In the UKB individuals (n = 205 057) without previously diagnosed liver disease, after matching, we identified 56 109 individuals regularly receiving statins and 148 948 controls (Figure). Table 1 gives their baseline characteristics. Individuals in the UKB had a mean (SD) age of 61 (6.3) years; 44% were female and 56% were male (Table 1). Nonusers in the UKB had a mean (SD) age of 60 (6.6) years; 47% were female and 53% were male (Table 1). The proportion of individuals with diabetes was higher among statin users (14%) than nonusers (6%) (Table 1).

Table 1. Baseline Characteristics of the Matched Cohort^a.
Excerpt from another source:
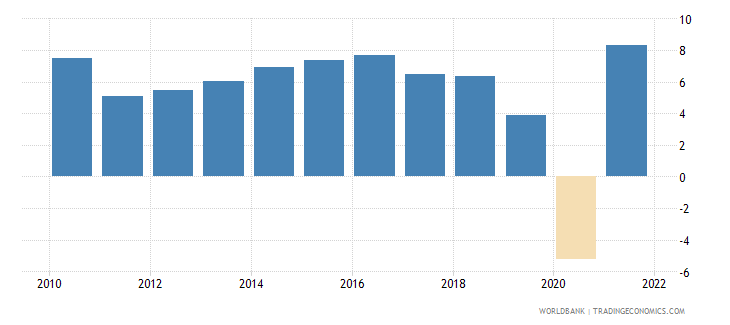 south asia gdp growth annual percent 2010 wb data
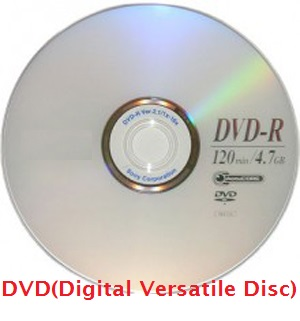 DVD  sc 1 st  InformationQ.com & What is Computer Memory? How many types of Computer Memory ...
Characteristic	No statin intake	Statin intake	Standardized mean difference before PS	Standardized mean difference after PS
Patients without prior liver disease in the UKB
No.	148 948	56 109	NA	NA
Age, mean (SD), y	60 (6.6)	61 (6.3)	0.8	0.1
Sex
Male	78 774 (53)	31 542 (56)	0.4	0.0
Female	70 174 (47)	24 567 (44)	0.4	0.0
BMI, mean (SD)	28.2 (5.0)	28.9 (4.8)	0.5	0.0
Ethnicity
Asian	2604 (2)	1606 (3)	0.0	0.0
Black	2209 (2)	714 (1)	0.0	0.0
White	141 800 (95)	52 753 (94)	0.0	0.0
Other^b	2335 (2)	1036 (2)	0.0	0.0
No. of medications, mean (SD)	4 (3.0)	5 (3.0)	1.3	0.0
Diabetes type 2 (ICD-10 code E11)	8941 (6)	7590 (14)	0.6	0.0
Arterial hypertension (ICD-10 code I10)	46 838 (31)	24 777 (44)	0.9	0.0
Disorders of lipoprotein metabolism and other lipidemias (ICD-10 code E78)	20 318 (14)	15 211 (27)	0.9	0.0
Patients without prior liver disease in the PMBB
No.	5820	5820	NA	NA
Age, mean (SD), y	60 (14)	60 (13)	1.1	0.1
Sex
Male	3140 (54)	3200 (55)	0.5	0.0
Female	2680 (46)	2620 (45)	0.5	0.0
BMI, mean (SD)	29.6 (8.3)	29.6 (6.7)	0.3	0.0
Ethnicity
American Indian or Native American	1 (<1)	6 (<1)	0.0	0.0
Asian	93 (2)	102 (2)	0.0	0.0
Black	1270 (22)	1288 (22)	0.0	0.0
White	4124 (71)	4081 (70)	0.0	0.0
Other^b	332 (6)	343 (6)	0.0	0.0
Diabetes type 2 (ICD-10 code E11)	1141 (20)	1559 (27)	0.8	0.1
Arterial hypertension (ICD-10 code I10)	3384 (58)	3577 (62)	1.0	0.0
Disorders of lipoprotein metabolism and other lipidemias (ICD-10 code E78)	3538 (61)	3838 (66)	1.8	0.1
Patients without prior liver disease in TriNetX
No.	784 397	784 397	NA	NA
Age, mean (SD), y	56 (11)	55 (11)	0.4	0.1
Sex
Male	399 402 (51)	424 927(54)	0.3	0.1
Female	384 995 (49)	359 470 (46)	0.3	0.1
BMI, mean (SD)	29.9 (6.9)	31.1 (6.7)	0.2	0.1
Diabetes type 2 (ICD-10 code E11)	57 118 (7)	69 689 (9)	0.0	0.1
Arterial hypertension (ICD-10 code I10)	182 107 (23)	202 709 (26)	0.1	0.1
Disorders of lipoprotein metabolism and other lipidemias (ICD-10 code E78)	104 561 (13)	124 461 (16)	0.6	0.1

Open in a new tab

Abbreviations: BMI, body mass index (calculated as weight in kilograms divided by height in meters squared); ICD-10, International Statistical Classification of Diseases and Related Health Problems, Tenth Revision; NA, not applicable; PMBB, Penn Medicine Biobank; PS, propensity scoring; UKB, UK Biobank.

^{^a}

Data are presented as percentages unless otherwise indicated.

^{^b}

Other ethnicities include Chinese, mixed ethnicity, or other ethnic group in the UKB and Hispanic and Pacific Islander, other, or unknown in the PMBB.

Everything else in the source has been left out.